| Brief A |
List the playback features that the Play module description below says Play supports when it plays back a loaded instrument.
| Brief B |
According to the Play module description below, what selects between the instruments that Play holds?

| Extract provided |
========
Play

Polyphonic multisample player for VCV Rack

Play

Play is a polyphonic multisample player. It loads an .sfz or a DecentSampler .dspreset instrument and plays it back with up to 16 voices — velocity layers, round-robins, loops, and per-note tuning.

It’s the other half of Record: capture a voice to disk, load it here, play it. But it isn’t limited to that. Play reads a practical subset of SFZ, so simple third-party libraries and DecentSampler presets work too.

16 HP.

Loading and selecting

Right-click → Load instrument and pick a .sfz or .dspreset. Play holds a list of instruments, and the INSTR knob (with its CV input) selects between them — so you can keep a drum kit, a bass, and a pad loaded at once and switch with a voltage. Instrument paths save with the patch and reload automatically.

Playing it

Polyphony comes from the V/OCT and GATE cable channels: patch a polyphonic sequencer and you get one voice per channel, up to 16. A mono cable broadcasts to all voices, so a single velocity cable applies to the whole chord rather than leaving the other voices silent.
========
| Study material |
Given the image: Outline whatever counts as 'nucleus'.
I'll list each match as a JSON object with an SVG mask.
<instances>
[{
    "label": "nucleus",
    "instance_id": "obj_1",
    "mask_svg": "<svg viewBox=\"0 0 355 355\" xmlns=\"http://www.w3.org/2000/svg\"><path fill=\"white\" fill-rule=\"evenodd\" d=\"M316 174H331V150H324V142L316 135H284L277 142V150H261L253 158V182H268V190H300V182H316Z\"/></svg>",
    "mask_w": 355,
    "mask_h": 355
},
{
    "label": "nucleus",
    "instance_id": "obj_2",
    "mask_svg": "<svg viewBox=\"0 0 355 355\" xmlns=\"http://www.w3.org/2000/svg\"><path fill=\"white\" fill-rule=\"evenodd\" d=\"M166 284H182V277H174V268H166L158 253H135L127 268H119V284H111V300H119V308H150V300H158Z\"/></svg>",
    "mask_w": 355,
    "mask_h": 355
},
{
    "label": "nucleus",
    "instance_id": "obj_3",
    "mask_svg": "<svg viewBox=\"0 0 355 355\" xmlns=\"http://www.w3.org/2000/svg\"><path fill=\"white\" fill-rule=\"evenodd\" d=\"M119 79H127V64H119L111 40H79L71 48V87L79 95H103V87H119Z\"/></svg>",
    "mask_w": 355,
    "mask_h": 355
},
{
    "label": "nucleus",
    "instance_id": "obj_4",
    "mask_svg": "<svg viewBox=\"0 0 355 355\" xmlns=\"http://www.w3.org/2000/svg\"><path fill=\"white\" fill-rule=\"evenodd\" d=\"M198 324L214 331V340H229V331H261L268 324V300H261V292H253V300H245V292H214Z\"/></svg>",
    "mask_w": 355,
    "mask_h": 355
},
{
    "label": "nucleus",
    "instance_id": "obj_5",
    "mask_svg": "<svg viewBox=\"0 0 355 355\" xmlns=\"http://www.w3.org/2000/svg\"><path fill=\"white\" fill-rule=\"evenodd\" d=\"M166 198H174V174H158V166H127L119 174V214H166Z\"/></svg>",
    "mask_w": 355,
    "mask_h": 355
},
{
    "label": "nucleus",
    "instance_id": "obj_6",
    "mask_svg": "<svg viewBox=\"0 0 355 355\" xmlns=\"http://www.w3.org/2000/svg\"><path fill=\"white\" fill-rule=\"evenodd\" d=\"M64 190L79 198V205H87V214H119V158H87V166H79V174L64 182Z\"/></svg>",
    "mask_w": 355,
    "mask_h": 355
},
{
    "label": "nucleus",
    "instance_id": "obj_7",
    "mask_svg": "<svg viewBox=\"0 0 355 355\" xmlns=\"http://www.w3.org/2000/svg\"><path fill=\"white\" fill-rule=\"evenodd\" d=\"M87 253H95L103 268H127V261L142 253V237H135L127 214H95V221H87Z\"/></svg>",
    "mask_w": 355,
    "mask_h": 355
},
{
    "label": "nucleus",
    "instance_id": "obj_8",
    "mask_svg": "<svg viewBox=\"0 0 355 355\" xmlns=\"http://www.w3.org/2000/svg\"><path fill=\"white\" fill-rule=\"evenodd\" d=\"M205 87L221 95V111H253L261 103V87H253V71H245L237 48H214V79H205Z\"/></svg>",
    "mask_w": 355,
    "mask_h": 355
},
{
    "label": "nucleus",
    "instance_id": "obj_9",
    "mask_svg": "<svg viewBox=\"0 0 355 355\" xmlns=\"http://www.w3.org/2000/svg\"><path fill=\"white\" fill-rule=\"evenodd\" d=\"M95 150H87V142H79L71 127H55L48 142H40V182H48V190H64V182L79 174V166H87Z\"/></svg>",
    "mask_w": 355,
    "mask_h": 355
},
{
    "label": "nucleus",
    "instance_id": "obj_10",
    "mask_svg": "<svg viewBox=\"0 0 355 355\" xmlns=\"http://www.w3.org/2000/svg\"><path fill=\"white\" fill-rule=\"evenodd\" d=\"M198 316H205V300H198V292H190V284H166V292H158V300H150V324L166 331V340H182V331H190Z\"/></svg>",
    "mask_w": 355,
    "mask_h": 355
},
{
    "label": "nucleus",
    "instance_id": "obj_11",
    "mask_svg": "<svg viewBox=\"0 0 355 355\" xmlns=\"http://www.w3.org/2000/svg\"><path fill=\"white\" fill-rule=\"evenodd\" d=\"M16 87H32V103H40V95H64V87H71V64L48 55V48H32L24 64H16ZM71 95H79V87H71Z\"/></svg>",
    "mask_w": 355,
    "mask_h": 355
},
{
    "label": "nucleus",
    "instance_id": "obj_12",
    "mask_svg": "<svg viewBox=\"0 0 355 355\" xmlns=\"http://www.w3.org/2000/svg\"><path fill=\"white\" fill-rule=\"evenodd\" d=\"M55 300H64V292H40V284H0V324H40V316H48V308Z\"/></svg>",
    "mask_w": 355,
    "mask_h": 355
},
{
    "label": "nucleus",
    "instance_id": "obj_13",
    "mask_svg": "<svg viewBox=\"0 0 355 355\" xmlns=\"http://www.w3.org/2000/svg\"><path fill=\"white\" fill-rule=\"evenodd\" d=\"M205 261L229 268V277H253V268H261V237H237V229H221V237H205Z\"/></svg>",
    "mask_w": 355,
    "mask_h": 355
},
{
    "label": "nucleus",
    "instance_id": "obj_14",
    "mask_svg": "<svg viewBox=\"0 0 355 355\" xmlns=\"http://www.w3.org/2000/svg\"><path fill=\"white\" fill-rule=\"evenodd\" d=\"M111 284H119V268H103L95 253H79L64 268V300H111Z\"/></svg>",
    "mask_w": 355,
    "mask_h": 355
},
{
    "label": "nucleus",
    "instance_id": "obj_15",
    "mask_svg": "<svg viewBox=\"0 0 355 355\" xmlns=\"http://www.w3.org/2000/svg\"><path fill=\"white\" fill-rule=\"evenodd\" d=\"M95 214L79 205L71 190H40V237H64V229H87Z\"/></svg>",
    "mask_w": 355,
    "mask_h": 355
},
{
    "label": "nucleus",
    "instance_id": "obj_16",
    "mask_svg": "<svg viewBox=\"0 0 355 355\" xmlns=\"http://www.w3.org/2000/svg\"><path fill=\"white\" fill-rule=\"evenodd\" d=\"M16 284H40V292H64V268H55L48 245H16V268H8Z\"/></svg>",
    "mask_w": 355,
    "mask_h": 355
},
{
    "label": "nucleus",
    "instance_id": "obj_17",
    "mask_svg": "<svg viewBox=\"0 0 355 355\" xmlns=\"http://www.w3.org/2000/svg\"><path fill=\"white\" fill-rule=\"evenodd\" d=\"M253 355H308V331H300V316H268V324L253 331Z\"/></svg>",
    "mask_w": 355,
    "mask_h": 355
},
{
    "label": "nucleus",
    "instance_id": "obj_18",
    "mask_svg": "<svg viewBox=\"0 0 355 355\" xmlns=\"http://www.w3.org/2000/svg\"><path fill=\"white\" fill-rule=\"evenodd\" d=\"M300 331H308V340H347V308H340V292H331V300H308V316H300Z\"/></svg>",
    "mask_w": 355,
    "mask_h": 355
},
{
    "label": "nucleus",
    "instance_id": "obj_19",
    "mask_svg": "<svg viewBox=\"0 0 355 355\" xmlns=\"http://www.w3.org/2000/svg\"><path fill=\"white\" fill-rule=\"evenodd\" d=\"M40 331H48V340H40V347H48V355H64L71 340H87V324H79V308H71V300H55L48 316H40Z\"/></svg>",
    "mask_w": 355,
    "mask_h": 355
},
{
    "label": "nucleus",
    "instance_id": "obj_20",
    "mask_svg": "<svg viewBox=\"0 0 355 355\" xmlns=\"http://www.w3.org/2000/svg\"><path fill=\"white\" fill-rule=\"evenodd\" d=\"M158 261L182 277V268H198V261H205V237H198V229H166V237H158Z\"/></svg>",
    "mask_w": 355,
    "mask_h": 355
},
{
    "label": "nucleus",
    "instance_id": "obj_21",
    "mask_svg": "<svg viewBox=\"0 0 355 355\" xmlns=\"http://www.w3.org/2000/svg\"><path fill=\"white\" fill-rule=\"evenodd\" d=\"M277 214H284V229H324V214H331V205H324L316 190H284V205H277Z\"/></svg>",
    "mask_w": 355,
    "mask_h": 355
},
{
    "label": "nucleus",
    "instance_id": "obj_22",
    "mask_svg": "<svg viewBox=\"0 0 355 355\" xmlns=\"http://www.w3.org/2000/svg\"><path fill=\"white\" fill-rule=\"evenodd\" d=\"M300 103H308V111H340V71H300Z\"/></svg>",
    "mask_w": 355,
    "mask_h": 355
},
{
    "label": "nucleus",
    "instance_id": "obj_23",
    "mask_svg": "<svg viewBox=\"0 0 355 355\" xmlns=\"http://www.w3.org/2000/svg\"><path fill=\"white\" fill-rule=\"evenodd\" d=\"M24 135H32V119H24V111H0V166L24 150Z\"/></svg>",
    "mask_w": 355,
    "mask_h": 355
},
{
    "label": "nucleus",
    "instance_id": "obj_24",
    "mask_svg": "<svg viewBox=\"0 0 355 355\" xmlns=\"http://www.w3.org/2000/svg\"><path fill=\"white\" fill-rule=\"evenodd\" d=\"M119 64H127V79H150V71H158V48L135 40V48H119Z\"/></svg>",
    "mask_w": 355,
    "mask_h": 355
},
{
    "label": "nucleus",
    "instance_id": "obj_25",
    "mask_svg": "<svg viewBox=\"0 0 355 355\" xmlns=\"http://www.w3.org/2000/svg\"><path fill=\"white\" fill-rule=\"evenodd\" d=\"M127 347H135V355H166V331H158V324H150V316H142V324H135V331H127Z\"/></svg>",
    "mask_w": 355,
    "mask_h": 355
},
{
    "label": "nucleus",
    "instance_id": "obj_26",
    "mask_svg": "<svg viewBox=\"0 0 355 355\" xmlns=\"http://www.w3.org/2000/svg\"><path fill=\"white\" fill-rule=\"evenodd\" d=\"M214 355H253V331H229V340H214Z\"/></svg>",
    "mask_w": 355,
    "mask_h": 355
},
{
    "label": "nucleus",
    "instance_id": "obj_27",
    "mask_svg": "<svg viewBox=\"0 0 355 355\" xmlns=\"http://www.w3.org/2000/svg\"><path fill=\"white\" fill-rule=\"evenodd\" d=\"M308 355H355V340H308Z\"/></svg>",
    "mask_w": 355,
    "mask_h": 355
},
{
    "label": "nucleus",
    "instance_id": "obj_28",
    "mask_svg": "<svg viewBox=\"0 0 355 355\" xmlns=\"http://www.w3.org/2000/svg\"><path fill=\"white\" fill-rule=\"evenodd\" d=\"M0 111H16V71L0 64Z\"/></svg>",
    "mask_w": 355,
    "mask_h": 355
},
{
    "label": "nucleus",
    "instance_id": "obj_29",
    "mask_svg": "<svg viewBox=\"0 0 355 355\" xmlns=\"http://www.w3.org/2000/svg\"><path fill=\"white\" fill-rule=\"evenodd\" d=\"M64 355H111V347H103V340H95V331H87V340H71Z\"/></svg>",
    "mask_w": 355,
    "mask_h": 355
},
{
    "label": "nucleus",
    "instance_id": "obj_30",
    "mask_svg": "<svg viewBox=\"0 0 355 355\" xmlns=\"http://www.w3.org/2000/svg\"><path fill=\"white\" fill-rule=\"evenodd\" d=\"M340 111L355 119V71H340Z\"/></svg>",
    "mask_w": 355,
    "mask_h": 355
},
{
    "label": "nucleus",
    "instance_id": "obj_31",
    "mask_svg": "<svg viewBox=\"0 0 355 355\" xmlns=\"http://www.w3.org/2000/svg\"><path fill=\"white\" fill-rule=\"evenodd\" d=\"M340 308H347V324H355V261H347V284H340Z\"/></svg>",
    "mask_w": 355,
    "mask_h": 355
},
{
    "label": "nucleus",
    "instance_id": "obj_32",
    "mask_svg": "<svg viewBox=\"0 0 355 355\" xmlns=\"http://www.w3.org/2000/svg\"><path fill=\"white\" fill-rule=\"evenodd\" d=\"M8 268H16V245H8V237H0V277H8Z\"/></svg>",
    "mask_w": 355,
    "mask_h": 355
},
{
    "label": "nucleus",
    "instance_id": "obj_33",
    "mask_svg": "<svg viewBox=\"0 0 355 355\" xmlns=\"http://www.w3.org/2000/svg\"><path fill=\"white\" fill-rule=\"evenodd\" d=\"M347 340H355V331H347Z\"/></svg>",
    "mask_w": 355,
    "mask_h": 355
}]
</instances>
========
| Task result A |
Velocity layers, round-robins, loops, and per-note tuning.

| Task result B |
The INSTR knob, with its CV input.